Russia, LNG, and the US natural gas market
December 11th, 2008
Eurasia Daily Monitor
In 2006, when oil and natural gas prices began steadily climbing, Russia’s state-owned gas company Gazprom announced that it had ambitions to become a leading LNG (Liquefied Natural Gas) supplier to the enormous US gas market.

Gazprom and its Kremlin masters were eager to claim more than 10% of this market by 2010 and then increase its share to 20%. The company also signaled its interests in downstream assets in the US, such as transport and re-gasification terminals, the Moscow Times reported on September 7, 2006. Gazprom spokesman Sergei Kuprianov told the paper that “The US market has a great potential for growth. We can only reach it using LNG technology. After all, you can’t build a pipeline from Russia to the United States.”

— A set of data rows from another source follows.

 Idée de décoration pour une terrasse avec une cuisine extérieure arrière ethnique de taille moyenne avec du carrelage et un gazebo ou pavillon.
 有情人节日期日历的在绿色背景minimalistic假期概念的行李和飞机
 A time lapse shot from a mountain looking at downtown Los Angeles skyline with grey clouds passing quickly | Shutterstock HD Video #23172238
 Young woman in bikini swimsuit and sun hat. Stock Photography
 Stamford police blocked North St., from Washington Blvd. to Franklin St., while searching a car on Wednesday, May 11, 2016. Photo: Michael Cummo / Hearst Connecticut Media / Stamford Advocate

Gazprom’s LNG ambitions at the time were fueled by various reports, including one by Price Waterhouse that predicted that LNG would account for a third of all gas trade by 2010 and 62% by 2020 (www.bloomberg.com/apps/news, March 1, 2007). Gazprom, however, has had almost no experience in LNG and in order to develop its giant but desolate Shtokman field in the Barents Sea is forced to rely on the French oil and gas giant Total, which has been involved in numerous LNG projects.

In July 2007 Gazprom and Total struck a $15 billion deal for the joint development of Shtokman, in which Gazprom holds a 51% stake, Total holds 25%, and Norwegian StatoilHydro a 24% stake. The new joint venture company, Shtokman Development AG, is registered in Switzerland and will be organizing the project engineering, development, construction, financing, and exploitation of the first phase of the Shtokman field development. Phase one provides for a yield of 23.7 billion cubic meters of natural gas per year with the start of pipeline deliveries to commence in 2013 and LNG in 2014 (www.rigzone.com/news/article.asp?a_id=57133).

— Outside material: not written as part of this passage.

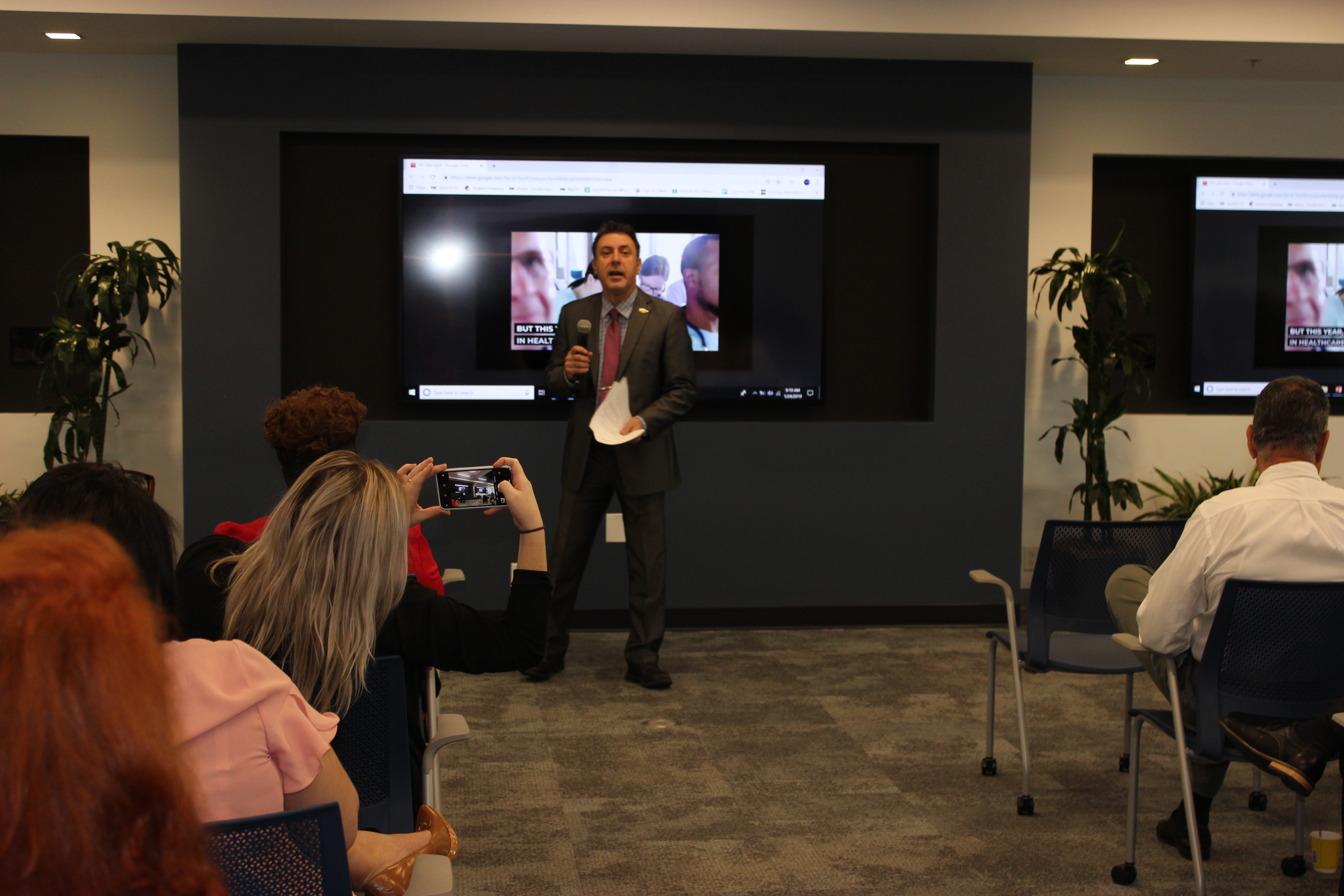 Doral Chamber of Commerce introduces DCC 21st Century Technology event, host talking to people about the newest technology.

Initial plans called for part of the gas from Shtokman to be sent to the United States as LNG, but the plans changed (possibly due to German pressure on Gazprom) and the gas was slated to be shipped exclusively to Europe via the controversial North Stream pipeline. Now, Russian Prime Minister Vladimir Putin is apparently having second thoughts and is contemplating building a vast project to ship LNG from Shtokman to the United States, possibly abandoning the costly North Stream project altogether (EDM, November 20). The planned route for Shtokman gas from Murmansk to the east coast of the United States, according to the Moscow Times on October 26, 2005, would be significantly shorter than the distance for shipments from the Middle East to North America, giving it an advantage over the Gulf exporters of LNG.”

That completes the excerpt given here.